• TASK BRIEF: Starting at the line where "The Lost World" occurs, reproduce each line through the end of the entries below exactly. Omit every picture.

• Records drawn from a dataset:
===

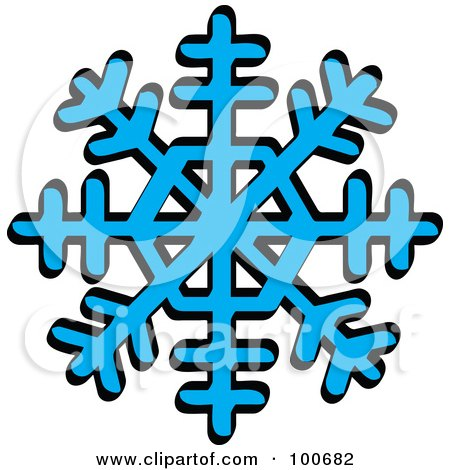 450x470 Royalty Free (Rf) Snowflake Clipart, Illustrations, Vector Graphics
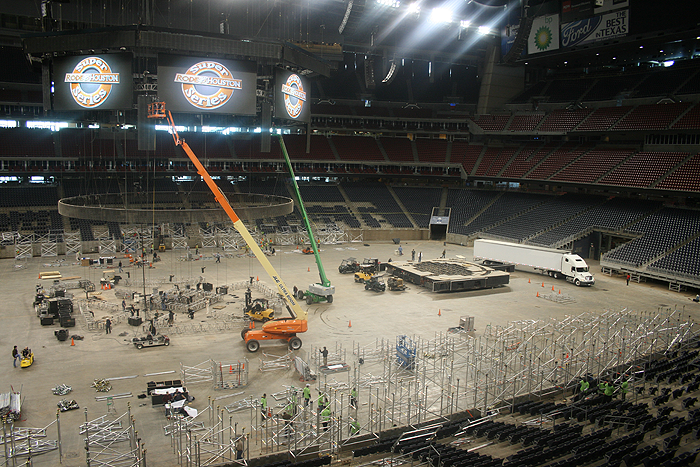 large scene of the Rodeo cleanup and the NCAA setup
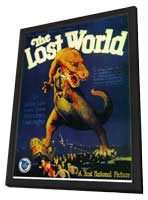 The Lost World - 11 x 17 Movie Poster - Style A - in Deluxe Wood Frame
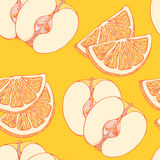 Pattern of close-look of slices of oranges and Stock Photography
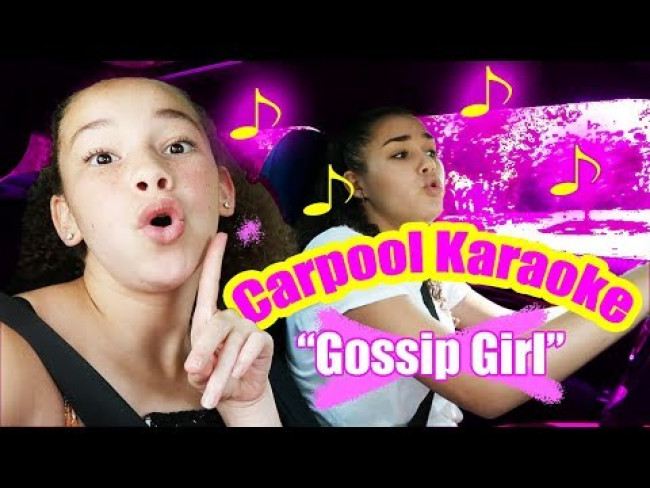 Haschak Sisters - Gossip Girl (Carpool Karaoke)
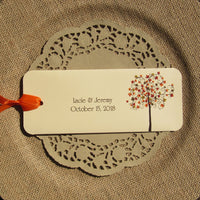 Fall Candy Bar Favors are the perfect wedding favors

===

• SOLUTION:
 The Lost World - 11 x 17 Movie Poster - Style A - in Deluxe Wood Frame
 Pattern of close-look of slices of oranges and Stock Photography
 Haschak Sisters - Gossip Girl (Carpool Karaoke)
 Fall Candy Bar Favors are the perfect wedding favors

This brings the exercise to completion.